EXERCISE PROMPT – Copy nothing but the lines from the one containing "Is the rooftop" through the last line of the records, repeated exactly and without pictures.
━━━━━ SUPPLIED RECORDS ━━━━━
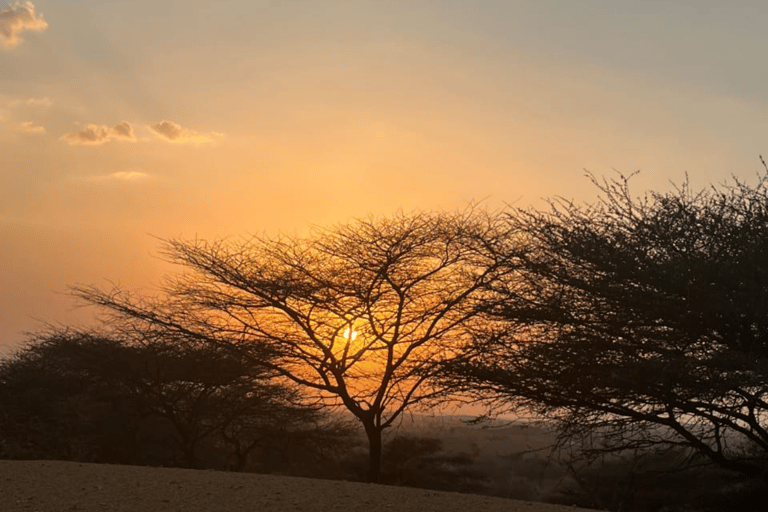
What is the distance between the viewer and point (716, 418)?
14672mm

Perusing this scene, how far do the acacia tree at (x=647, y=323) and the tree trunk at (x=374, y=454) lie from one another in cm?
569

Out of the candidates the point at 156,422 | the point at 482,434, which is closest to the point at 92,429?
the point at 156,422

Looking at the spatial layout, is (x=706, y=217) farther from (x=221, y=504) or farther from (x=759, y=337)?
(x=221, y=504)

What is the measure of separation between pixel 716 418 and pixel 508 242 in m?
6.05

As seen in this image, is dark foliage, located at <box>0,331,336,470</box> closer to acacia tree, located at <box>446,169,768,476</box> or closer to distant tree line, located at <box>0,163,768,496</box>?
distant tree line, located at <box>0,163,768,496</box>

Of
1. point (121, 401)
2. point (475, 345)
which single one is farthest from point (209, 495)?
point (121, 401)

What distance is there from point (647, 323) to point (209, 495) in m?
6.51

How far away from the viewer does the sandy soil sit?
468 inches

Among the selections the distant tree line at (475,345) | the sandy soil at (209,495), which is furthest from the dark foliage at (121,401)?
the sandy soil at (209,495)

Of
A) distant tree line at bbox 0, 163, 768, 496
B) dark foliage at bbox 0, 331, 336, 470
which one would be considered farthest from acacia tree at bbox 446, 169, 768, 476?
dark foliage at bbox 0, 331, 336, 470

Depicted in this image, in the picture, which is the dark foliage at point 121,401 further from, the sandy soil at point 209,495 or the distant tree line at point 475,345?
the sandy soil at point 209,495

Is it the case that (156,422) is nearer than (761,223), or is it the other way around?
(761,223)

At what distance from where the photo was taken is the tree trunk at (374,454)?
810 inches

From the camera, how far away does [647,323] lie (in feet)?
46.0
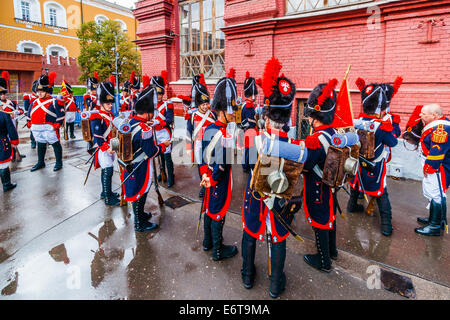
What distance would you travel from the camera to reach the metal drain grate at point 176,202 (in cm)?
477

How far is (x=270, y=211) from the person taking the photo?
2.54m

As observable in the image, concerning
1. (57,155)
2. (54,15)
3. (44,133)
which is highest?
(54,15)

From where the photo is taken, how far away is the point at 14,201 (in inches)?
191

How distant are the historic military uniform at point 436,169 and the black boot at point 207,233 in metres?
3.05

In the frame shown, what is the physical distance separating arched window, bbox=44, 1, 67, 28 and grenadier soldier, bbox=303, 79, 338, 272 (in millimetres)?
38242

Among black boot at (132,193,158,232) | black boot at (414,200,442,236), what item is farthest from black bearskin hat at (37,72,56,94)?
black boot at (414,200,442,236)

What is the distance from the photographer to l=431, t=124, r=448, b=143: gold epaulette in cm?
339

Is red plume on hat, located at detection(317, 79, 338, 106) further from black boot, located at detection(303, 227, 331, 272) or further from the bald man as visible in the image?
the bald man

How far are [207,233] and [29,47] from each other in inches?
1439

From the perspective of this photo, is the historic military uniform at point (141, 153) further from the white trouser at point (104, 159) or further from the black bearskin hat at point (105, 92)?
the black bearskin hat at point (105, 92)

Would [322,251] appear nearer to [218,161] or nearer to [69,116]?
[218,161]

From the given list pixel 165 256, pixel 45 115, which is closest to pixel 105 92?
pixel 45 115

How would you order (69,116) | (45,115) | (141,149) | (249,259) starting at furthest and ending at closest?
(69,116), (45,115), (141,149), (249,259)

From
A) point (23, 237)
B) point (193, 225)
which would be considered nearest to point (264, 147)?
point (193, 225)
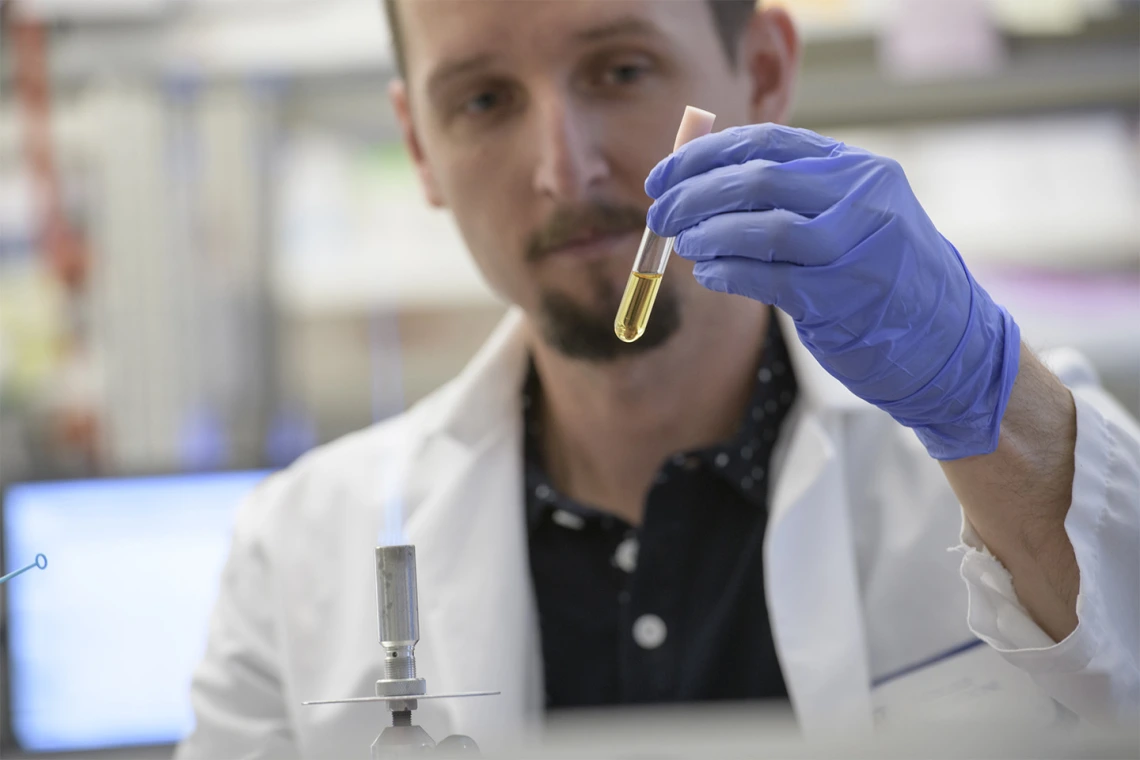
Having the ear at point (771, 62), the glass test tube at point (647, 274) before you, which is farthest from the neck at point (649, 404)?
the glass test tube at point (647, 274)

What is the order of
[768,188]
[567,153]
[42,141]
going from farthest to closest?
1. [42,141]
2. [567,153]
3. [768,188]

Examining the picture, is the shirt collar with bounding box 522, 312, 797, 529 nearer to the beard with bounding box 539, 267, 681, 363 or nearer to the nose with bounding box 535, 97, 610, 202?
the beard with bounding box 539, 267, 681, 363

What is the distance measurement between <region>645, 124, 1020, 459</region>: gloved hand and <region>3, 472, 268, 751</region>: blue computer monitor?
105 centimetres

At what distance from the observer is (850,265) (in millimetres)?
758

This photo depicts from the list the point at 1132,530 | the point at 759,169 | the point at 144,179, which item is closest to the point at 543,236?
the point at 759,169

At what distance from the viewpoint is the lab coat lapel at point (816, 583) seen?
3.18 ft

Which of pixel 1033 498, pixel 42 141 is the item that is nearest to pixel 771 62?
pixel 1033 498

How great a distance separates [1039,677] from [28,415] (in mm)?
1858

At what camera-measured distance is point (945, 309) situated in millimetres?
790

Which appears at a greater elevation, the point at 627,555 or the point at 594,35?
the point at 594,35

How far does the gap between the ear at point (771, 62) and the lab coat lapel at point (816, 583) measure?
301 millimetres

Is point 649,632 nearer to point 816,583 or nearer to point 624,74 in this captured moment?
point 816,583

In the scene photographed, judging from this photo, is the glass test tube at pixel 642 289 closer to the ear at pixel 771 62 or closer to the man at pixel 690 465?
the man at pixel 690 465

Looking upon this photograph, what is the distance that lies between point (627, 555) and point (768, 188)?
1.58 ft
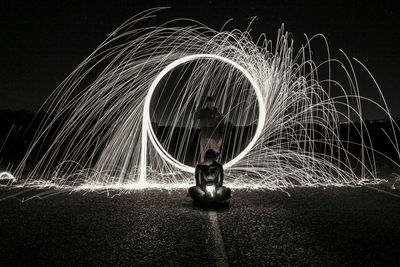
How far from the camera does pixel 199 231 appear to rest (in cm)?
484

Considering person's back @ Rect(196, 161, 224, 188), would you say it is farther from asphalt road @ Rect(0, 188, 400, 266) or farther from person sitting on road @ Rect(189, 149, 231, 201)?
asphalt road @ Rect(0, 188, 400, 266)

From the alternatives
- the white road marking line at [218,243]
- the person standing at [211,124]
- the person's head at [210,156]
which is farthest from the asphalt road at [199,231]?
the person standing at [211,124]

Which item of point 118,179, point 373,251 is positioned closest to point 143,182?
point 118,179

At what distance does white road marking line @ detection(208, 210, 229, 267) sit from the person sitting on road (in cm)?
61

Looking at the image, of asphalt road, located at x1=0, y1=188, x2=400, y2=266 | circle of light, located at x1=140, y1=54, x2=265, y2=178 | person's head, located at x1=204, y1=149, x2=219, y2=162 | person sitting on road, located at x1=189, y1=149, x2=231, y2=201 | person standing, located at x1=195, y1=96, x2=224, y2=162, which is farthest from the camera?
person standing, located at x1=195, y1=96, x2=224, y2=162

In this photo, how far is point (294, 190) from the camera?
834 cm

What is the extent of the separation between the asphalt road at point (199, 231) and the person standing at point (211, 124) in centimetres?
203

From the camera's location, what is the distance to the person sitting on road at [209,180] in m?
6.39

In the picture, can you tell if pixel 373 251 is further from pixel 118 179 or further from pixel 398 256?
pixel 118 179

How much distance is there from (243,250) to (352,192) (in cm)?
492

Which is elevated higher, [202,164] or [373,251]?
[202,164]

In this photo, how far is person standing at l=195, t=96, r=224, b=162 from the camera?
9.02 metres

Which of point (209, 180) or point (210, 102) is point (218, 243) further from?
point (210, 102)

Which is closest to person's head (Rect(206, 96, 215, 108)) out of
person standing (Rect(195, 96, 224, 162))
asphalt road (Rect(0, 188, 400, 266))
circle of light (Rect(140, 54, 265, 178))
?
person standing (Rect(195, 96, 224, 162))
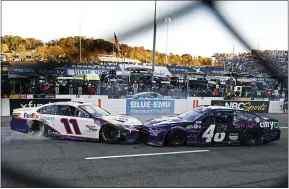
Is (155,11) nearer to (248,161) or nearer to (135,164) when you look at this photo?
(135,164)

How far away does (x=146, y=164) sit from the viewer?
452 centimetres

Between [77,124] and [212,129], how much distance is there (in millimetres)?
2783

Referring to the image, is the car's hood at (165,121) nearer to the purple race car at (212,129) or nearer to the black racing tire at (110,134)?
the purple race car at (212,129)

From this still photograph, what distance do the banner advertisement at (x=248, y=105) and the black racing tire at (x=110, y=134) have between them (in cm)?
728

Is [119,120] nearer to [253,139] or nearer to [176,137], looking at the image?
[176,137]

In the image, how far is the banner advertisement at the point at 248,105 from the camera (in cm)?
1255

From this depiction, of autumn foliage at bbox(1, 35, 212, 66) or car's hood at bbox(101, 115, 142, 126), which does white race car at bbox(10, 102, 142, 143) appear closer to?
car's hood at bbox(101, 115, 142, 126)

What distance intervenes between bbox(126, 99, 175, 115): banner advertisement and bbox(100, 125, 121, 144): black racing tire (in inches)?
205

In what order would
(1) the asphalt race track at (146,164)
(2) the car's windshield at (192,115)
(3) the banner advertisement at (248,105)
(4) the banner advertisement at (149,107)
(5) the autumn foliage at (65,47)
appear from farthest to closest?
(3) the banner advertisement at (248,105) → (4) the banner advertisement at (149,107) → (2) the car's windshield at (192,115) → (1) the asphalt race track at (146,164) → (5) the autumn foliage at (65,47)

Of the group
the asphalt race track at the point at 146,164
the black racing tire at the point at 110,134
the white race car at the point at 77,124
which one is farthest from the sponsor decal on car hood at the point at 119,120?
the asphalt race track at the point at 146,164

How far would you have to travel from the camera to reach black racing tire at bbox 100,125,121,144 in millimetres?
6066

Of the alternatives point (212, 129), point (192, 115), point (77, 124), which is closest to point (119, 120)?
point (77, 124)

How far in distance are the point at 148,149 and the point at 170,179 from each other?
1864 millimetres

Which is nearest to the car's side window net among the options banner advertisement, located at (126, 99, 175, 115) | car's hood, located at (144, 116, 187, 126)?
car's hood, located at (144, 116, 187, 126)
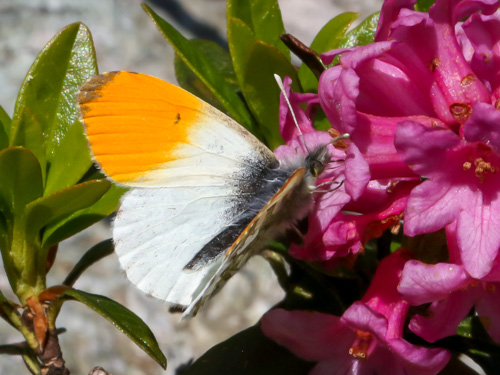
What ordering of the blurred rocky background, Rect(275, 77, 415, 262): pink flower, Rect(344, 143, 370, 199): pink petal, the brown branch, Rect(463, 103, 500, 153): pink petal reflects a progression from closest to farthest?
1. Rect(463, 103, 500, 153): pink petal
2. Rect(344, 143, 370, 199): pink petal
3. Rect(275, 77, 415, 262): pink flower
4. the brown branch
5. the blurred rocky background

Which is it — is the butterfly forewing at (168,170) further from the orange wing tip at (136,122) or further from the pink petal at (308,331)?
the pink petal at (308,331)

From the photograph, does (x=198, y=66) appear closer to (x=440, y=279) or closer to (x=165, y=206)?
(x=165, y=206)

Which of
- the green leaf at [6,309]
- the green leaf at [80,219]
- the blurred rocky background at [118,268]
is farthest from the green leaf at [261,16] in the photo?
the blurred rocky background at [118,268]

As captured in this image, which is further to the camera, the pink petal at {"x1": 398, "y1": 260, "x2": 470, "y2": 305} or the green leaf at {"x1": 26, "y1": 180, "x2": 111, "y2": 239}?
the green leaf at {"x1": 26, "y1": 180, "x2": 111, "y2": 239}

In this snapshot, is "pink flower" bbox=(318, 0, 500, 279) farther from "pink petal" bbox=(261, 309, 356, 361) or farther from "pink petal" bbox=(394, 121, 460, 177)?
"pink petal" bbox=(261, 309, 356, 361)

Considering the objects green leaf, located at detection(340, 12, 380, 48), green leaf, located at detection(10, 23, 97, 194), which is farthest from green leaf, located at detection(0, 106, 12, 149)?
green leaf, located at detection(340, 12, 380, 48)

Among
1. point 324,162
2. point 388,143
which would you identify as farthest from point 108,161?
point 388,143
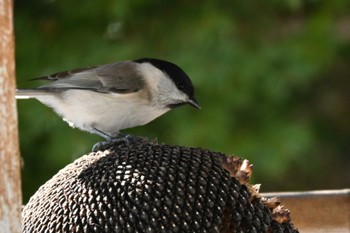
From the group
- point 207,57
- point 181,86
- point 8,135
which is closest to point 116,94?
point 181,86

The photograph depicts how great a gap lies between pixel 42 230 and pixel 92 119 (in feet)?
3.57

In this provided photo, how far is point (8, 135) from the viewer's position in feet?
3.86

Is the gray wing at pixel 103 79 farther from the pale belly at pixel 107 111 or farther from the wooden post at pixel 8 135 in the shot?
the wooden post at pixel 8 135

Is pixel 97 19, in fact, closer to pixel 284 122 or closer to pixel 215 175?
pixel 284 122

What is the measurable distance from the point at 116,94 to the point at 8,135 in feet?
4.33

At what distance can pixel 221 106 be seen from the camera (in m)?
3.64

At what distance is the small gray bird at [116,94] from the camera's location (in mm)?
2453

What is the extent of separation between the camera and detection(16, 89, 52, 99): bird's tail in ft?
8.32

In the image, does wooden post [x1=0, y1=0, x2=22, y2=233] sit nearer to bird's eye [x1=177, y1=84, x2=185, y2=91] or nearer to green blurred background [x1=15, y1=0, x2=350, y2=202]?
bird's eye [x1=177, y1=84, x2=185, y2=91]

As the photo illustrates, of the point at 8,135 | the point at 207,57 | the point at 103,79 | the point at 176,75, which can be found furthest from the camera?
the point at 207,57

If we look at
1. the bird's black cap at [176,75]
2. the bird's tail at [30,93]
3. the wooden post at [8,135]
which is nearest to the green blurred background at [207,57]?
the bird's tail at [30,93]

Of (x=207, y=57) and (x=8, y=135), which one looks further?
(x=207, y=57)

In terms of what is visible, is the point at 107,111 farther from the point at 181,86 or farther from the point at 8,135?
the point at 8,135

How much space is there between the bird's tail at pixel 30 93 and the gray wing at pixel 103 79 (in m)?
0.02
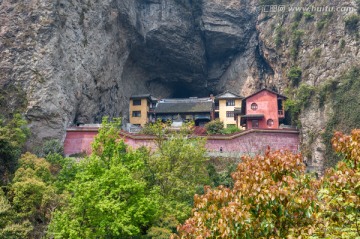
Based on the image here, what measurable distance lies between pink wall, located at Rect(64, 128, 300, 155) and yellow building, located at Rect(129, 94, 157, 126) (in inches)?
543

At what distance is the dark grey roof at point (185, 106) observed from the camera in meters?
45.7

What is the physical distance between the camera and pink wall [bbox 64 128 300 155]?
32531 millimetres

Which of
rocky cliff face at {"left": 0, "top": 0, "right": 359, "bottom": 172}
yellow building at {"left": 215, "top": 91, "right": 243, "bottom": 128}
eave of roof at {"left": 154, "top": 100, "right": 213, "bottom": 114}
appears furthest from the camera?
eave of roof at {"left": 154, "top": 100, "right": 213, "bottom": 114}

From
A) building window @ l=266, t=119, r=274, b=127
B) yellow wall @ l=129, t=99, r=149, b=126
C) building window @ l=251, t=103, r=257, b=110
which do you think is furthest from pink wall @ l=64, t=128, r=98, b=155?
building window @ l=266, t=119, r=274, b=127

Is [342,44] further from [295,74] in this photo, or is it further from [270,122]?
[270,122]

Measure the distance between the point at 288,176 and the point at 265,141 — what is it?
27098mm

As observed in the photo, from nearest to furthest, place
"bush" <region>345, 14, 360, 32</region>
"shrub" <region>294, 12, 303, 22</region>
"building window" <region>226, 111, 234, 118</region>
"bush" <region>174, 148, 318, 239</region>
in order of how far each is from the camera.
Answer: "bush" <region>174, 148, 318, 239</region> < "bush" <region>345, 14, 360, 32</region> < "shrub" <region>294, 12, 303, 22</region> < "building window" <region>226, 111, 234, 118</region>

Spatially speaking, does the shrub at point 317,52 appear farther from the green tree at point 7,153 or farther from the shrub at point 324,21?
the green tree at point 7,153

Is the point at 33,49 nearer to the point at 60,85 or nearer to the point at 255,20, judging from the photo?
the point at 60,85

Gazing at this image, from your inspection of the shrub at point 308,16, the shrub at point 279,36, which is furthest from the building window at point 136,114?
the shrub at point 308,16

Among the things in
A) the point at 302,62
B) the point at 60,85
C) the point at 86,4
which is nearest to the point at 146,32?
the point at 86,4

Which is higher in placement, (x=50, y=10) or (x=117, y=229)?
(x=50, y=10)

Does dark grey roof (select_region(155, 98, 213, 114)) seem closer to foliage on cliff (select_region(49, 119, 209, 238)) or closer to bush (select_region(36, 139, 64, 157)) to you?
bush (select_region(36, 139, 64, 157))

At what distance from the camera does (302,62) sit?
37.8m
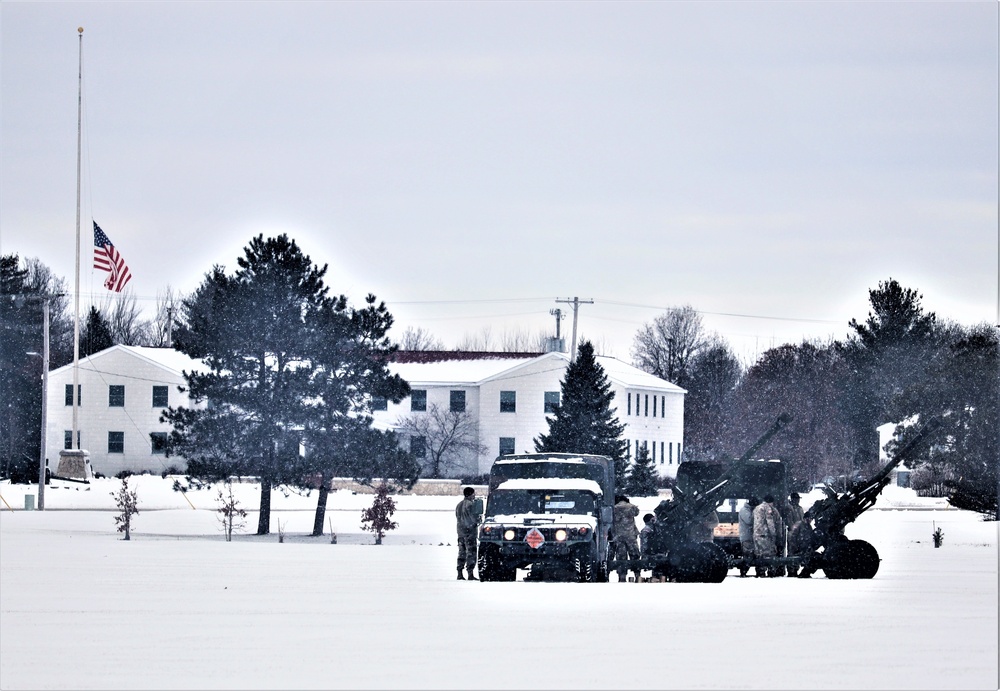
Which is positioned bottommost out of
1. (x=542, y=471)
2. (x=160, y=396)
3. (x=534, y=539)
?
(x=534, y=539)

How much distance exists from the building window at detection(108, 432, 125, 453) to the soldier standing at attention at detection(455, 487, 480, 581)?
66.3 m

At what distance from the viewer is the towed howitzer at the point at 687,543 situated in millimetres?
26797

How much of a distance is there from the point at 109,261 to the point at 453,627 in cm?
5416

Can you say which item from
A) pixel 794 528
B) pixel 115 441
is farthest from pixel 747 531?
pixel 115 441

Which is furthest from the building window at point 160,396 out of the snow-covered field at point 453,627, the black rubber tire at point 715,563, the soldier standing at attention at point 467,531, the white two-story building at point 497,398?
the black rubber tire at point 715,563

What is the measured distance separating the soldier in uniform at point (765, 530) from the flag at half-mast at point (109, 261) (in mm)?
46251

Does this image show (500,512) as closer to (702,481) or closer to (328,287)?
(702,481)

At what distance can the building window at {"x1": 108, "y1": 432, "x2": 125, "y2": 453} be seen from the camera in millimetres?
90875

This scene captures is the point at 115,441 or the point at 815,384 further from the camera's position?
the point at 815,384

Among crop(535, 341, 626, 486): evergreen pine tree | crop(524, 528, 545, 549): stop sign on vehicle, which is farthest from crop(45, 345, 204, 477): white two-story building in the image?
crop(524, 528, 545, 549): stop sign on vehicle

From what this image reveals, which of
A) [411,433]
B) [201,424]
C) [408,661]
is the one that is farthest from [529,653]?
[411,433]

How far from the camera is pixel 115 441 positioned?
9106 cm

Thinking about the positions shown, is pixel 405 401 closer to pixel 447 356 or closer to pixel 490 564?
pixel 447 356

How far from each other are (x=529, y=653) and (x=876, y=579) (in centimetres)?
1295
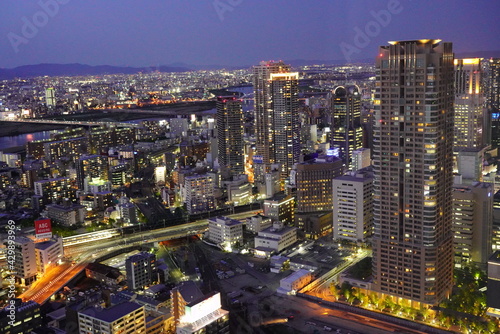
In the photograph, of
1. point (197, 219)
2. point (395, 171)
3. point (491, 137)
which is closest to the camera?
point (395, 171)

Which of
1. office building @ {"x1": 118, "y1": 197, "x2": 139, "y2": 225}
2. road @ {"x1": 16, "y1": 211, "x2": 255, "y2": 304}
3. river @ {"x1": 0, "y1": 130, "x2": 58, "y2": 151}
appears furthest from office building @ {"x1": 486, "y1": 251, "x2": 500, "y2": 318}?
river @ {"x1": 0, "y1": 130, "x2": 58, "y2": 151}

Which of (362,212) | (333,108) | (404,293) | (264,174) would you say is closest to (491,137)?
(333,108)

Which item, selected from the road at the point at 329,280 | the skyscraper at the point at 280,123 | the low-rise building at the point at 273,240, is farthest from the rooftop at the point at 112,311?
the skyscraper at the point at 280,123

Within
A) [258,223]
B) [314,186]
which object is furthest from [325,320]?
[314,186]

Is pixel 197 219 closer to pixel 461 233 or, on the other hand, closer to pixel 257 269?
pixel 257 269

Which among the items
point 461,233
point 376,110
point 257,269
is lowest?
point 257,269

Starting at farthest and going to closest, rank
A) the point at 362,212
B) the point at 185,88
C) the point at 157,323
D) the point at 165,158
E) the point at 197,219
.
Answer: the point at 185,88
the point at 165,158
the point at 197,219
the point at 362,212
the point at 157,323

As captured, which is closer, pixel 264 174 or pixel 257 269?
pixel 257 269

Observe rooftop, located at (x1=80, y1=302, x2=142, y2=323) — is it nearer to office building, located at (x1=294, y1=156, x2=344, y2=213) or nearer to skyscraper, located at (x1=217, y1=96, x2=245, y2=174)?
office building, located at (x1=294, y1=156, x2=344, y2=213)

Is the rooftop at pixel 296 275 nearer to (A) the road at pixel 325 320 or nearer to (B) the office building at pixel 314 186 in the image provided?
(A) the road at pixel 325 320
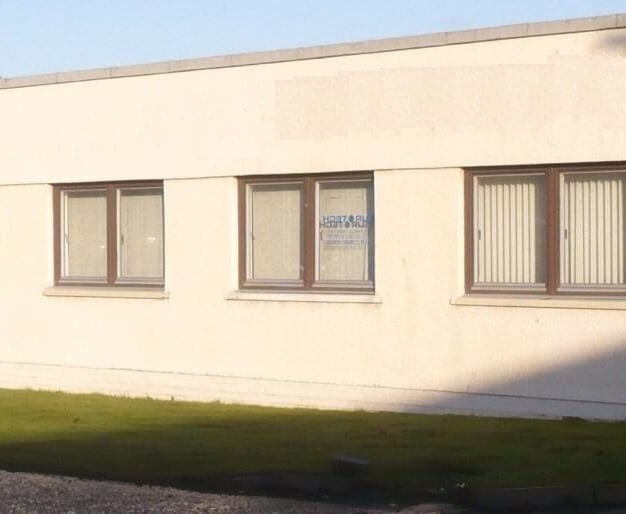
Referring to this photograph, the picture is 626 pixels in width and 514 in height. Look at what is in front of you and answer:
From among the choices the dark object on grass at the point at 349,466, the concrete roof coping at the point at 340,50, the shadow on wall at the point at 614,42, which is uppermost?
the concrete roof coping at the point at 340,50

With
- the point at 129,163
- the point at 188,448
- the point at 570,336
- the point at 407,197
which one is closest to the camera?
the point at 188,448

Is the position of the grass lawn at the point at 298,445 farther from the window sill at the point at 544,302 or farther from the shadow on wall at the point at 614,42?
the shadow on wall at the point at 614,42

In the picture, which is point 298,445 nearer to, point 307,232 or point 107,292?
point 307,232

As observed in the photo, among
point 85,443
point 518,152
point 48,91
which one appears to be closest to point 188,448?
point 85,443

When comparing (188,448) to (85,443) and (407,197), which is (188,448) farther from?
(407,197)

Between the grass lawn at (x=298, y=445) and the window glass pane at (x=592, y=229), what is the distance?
━━━━━
CORRECT ANSWER –
Is the rooftop at pixel 296 275 nearer to (A) the road at pixel 325 320 or nearer to (B) the office building at pixel 314 186 in the image provided?
(A) the road at pixel 325 320
Referring to this photograph, the picture is 626 pixels in width and 514 in height. Look at what is in front of you and answer:
From among the choices the dark object on grass at the point at 349,466, the concrete roof coping at the point at 340,50, the shadow on wall at the point at 614,42, which is uppermost?
the concrete roof coping at the point at 340,50

With
- the point at 129,163
- the point at 188,448
- the point at 570,336
- the point at 407,197
which one is closest to the camera?
the point at 188,448

Is the position of the grass lawn at the point at 298,445 farther from the window sill at the point at 544,302 or farther from the shadow on wall at the point at 614,42?
the shadow on wall at the point at 614,42

In the picture, which is point 298,445 nearer to, point 307,232 or point 107,292?
point 307,232

As observed in the photo, among
point 85,443
point 518,152
point 48,91
which one appears to be closest to point 188,448?
point 85,443

When comparing (188,448) to (85,443) and (407,197), which is (188,448) farther from?
(407,197)

Between the grass lawn at (x=298, y=445) and the window glass pane at (x=592, y=229), what is the distance?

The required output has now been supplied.